● **EXERCISE**
Without including any pictures, write out the data below exactly.

[SOURCE MATERIAL]

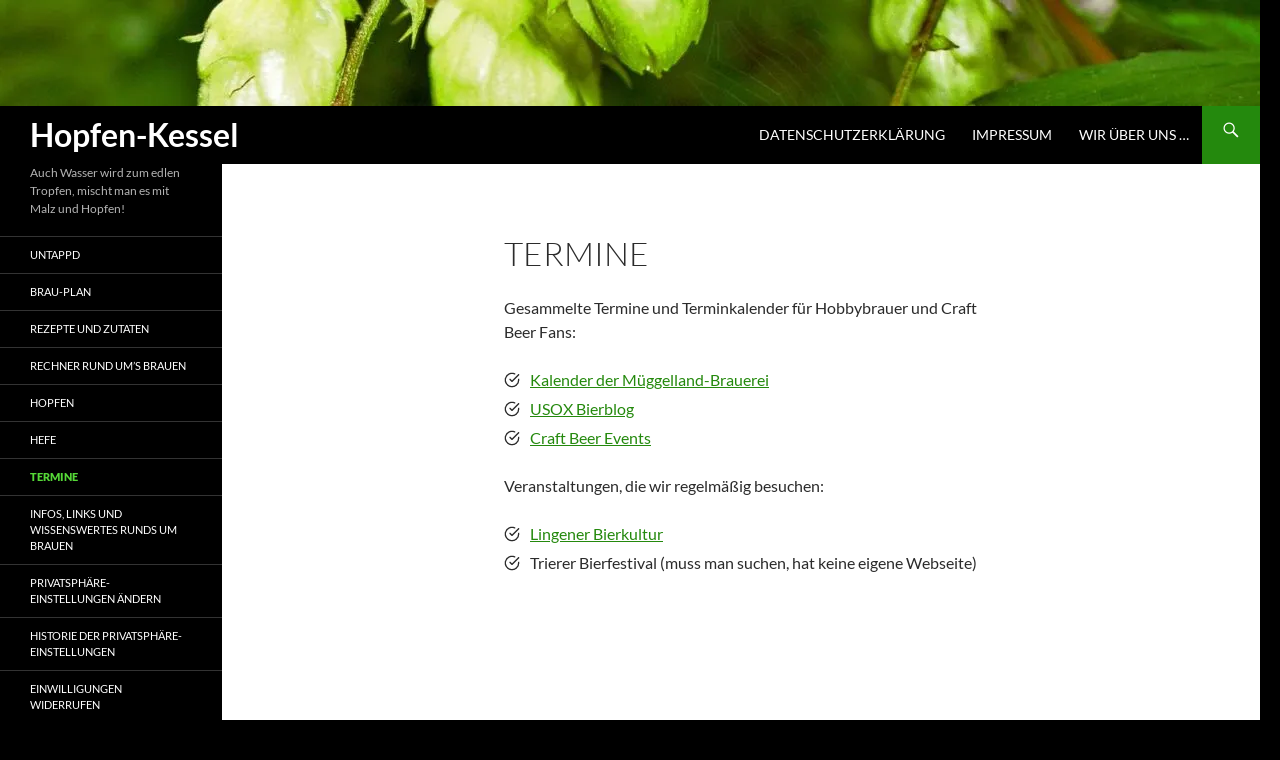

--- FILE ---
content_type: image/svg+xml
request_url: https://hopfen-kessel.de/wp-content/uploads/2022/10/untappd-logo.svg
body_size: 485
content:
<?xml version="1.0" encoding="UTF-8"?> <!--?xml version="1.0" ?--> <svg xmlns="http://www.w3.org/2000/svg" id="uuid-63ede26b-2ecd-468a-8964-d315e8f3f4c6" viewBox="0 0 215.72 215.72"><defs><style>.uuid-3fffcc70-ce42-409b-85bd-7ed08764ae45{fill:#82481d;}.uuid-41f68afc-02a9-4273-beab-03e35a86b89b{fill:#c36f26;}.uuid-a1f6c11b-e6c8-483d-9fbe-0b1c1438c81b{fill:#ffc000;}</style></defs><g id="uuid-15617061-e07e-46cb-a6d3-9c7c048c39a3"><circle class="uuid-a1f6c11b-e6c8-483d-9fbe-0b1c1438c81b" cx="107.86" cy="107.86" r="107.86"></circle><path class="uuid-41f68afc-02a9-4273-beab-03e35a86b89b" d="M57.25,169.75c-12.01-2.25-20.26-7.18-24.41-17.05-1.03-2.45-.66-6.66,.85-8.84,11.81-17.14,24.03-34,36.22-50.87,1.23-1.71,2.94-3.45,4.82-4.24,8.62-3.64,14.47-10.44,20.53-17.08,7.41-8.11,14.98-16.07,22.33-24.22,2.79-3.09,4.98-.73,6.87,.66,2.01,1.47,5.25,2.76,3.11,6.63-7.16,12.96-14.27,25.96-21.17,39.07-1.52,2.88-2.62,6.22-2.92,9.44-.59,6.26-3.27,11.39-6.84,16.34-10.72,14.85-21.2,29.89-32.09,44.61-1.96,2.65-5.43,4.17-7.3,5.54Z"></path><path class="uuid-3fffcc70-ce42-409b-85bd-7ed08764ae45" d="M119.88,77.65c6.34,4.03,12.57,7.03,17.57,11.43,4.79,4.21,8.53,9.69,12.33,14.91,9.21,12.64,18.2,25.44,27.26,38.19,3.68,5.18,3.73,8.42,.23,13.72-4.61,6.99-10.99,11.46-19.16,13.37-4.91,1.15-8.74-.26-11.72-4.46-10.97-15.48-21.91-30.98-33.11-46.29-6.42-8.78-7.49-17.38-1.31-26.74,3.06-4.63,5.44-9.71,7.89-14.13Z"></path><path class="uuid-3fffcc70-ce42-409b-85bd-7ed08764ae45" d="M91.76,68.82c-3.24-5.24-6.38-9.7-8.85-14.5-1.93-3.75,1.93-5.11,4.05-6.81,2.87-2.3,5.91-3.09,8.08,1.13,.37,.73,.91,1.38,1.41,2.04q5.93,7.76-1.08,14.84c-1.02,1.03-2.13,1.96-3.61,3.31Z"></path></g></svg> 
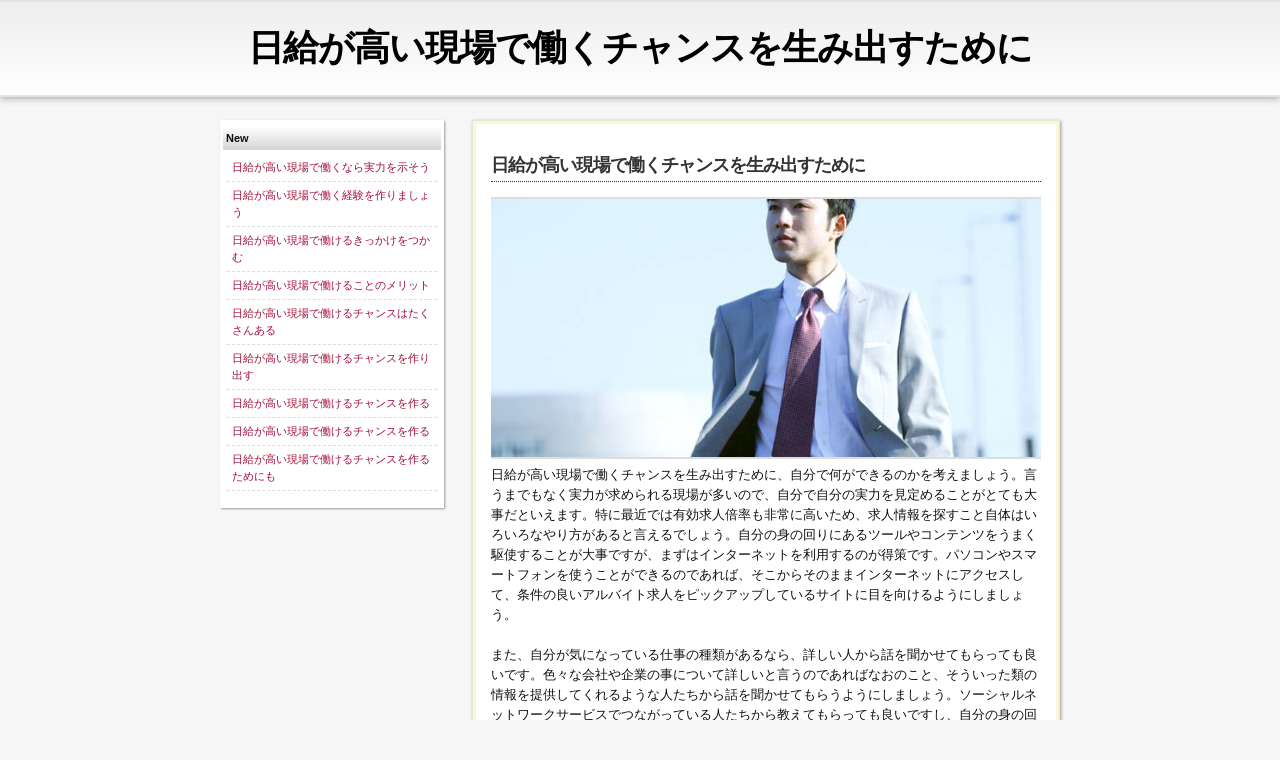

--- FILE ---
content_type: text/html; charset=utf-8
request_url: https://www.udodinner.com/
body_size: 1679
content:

[/SOURCE MATERIAL]

● **SOLUTION FOR THIS EXERCISE**
--- FILE ---
content_type: image/svg+xml
request_url: https://hopfen-kessel.de/wp-content/uploads/2022/10/untappd-logo.svg
body_size: 485
content:
<?xml version="1.0" encoding="UTF-8"?> <!--?xml version="1.0" ?--> <svg xmlns="http://www.w3.org/2000/svg" id="uuid-63ede26b-2ecd-468a-8964-d315e8f3f4c6" viewBox="0 0 215.72 215.72"><defs><style>.uuid-3fffcc70-ce42-409b-85bd-7ed08764ae45{fill:#82481d;}.uuid-41f68afc-02a9-4273-beab-03e35a86b89b{fill:#c36f26;}.uuid-a1f6c11b-e6c8-483d-9fbe-0b1c1438c81b{fill:#ffc000;}</style></defs><g id="uuid-15617061-e07e-46cb-a6d3-9c7c048c39a3"><circle class="uuid-a1f6c11b-e6c8-483d-9fbe-0b1c1438c81b" cx="107.86" cy="107.86" r="107.86"></circle><path class="uuid-41f68afc-02a9-4273-beab-03e35a86b89b" d="M57.25,169.75c-12.01-2.25-20.26-7.18-24.41-17.05-1.03-2.45-.66-6.66,.85-8.84,11.81-17.14,24.03-34,36.22-50.87,1.23-1.71,2.94-3.45,4.82-4.24,8.62-3.64,14.47-10.44,20.53-17.08,7.41-8.11,14.98-16.07,22.33-24.22,2.79-3.09,4.98-.73,6.87,.66,2.01,1.47,5.25,2.76,3.11,6.63-7.16,12.96-14.27,25.96-21.17,39.07-1.52,2.88-2.62,6.22-2.92,9.44-.59,6.26-3.27,11.39-6.84,16.34-10.72,14.85-21.2,29.89-32.09,44.61-1.96,2.65-5.43,4.17-7.3,5.54Z"></path><path class="uuid-3fffcc70-ce42-409b-85bd-7ed08764ae45" d="M119.88,77.65c6.34,4.03,12.57,7.03,17.57,11.43,4.79,4.21,8.53,9.69,12.33,14.91,9.21,12.64,18.2,25.44,27.26,38.19,3.68,5.18,3.73,8.42,.23,13.72-4.61,6.99-10.99,11.46-19.16,13.37-4.91,1.15-8.74-.26-11.72-4.46-10.97-15.48-21.91-30.98-33.11-46.29-6.42-8.78-7.49-17.38-1.31-26.74,3.06-4.63,5.44-9.71,7.89-14.13Z"></path><path class="uuid-3fffcc70-ce42-409b-85bd-7ed08764ae45" d="M91.76,68.82c-3.24-5.24-6.38-9.7-8.85-14.5-1.93-3.75,1.93-5.11,4.05-6.81,2.87-2.3,5.91-3.09,8.08,1.13,.37,.73,.91,1.38,1.41,2.04q5.93,7.76-1.08,14.84c-1.02,1.03-2.13,1.96-3.61,3.31Z"></path></g></svg> 

--- FILE ---
content_type: text/html; charset=utf-8
request_url: https://www.udodinner.com/
body_size: 1679
content:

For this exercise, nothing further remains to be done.